■ EXTRACT PROVIDED
Database Schema Documentation¶
Overview¶
This document provides detailed schema definitions for all database tables in the trading system. For architecture overview and setup, see Database Overview. For performance optimization and ORM patterns, see Database Optimization.
Last Updated: February 2026
Status: ✅ Core Schema Implemented (v1.0.0); market_data supports yahoo + yahoo_adjusted
Author: Nishant Nayar
Core Trading Tables¶
Market Data Table¶
CREATE TABLE data_ingestion.market_data (
id BIGSERIAL,
symbol VARCHAR(20) NOT NULL,
timestamp TIMESTAMP WITH TIME ZONE NOT NULL,
data_source VARCHAR(20) NOT NULL DEFAULT 'polygon', -- 'yahoo', 'yahoo_adjusted', 'alpaca', etc.
open DECIMAL(15,4),
high DECIMAL(15,4),
low DECIMAL(15,4),
close DECIMAL(15,4),
volume BIGINT,
created_at TIMESTAMP WITH TIME ZONE DEFAULT NOW(),
-- Constraints: (symbol, timestamp, data_source) allows multiple series per symbol/timestamp
CONSTRAINT unique_symbol_timestamp_source UNIQUE (symbol, timestamp, data_source),
CONSTRAINT valid_data_source CHECK (data_source IN (
'polygon', 'yahoo', 'yahoo_adjusted', 'alpaca', 'alpha_vantage', 'iex', 'quandl'
))
);
-- Indexes for performance
CREATE INDEX idx_market_data_symbol_timestamp ON data_ingestion.market_data(symbol, timestamp DESC);
CREATE INDEX idx_market_data_data_source ON data_ingestion.market_data(data_source);
CREATE INDEX idx_market_data_symbol_source_timestamp ON data_ingestion.market_data(symbol, data_source, timestamp DESC);
Design Features:
- Multi-source:
data_sourceidentifies provider; Yahoo stores bothyahoo(unadjusted) andyahoo_adjusted(split/dividend-adjusted) for the same symbol/timestamp. - Unique constraint:
(symbol, timestamp, data_source)— runscripts/20_market_data_allow_yahoo_adjusted.sqlif upgrading from the old(symbol, timestamp)constraint. - Increased Precision: DECIMAL(15,4) for high-priced stocks.

■ SOURCE MATERIAL

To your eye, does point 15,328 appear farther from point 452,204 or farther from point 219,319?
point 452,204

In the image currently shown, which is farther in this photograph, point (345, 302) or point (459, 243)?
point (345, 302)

■ PROBLEM TO WORK ON
Write out the passage of the database schema documentation above that lies between "Database Schema Documentation¶" and "see Database Optimization.", inclusive.

■ TASK OUTPUT
Database Schema Documentation¶
Overview¶
This document provides detailed schema definitions for all database tables in the trading system. For architecture overview and setup, see Database Overview. For performance optimization and ORM patterns, see Database Optimization.